Most people see time slipping away as something positive but not in my book. I try my best to make each moment last but the flow of time is twisted and awfully distorted. It makes yesterday a mirage and the only way for me to keep vivid memories alive is to keep a memory box. Usually each box has a time lapse of about two years- except 2015 was an exception. Anyone who looks into Pandora's box would be puzzled. Confused about why random objects, letters, and photos could hold sentimental value for anyone to begin with. Each one holds an inside joke only I understand. 2015 held many life-changing experiences, some good meanwhile others are better left unsaid. I threw away the rotten and kept the good ones around.

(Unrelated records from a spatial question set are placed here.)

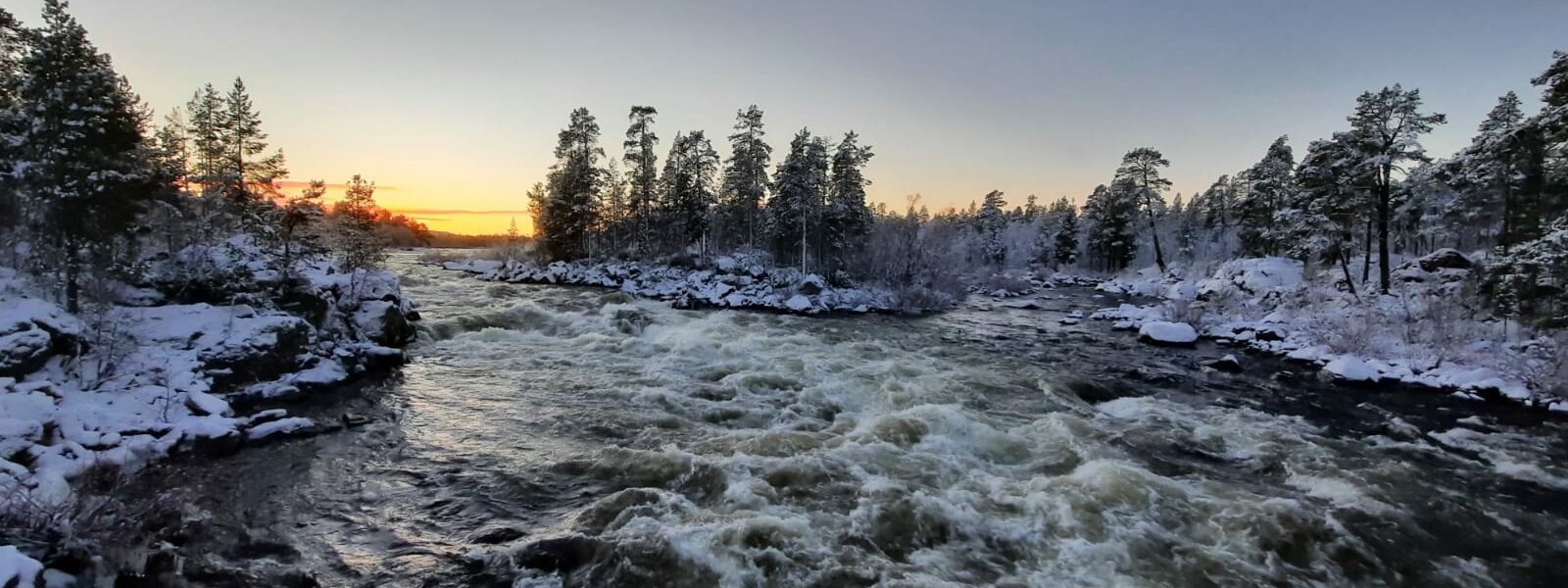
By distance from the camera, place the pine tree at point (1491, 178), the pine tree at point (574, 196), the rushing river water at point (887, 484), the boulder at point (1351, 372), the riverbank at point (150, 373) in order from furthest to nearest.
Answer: the pine tree at point (574, 196) → the pine tree at point (1491, 178) → the boulder at point (1351, 372) → the riverbank at point (150, 373) → the rushing river water at point (887, 484)

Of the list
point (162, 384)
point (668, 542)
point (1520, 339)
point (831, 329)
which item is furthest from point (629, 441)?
point (1520, 339)

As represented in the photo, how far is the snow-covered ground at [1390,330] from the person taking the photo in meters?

For the longest time the memory box carried haunting memories. Ghostly reminders of my mistakes and darker times. So why didn't I just throw them away? There's really no clear answer to it. Maybe the things stuck around because something held me back from letting the past go. It was worst when overthinking happened... Late nights where I drank my sorrows away by chugging down shots of scotch whiskey. "Cheers to each time I screwed up. Drink up fuck up," I slurred. Every night ended the same- vomiting and passing out on the floor. The forsaken memory box was unforgiving of yesterdays mistakes.
A few days ago, on New Years Eve, the memory box made me lose it. We all have our moments where we unleash our inner Charlie Sheen. The New Years party was over and once again I found myself drinking alone. The memory box looked up at me with mockery and something in me snapped. I threw the box at the wall. Great. Now there was a messy pile of junk that I had to clean up. For the last time I cried while looking at reminders of my sins and tainted love. I begged the box to let go of the past but I knew this grudge would last my entire life. If it can't forgive maybe I can help myself by forgetting. With these thoughts in mind, I destroyed all of my tormenting memories with my bare hands. Just to be sure they were gone for good, I placed them in the shredder. Gone. Now they're finally out of my sight!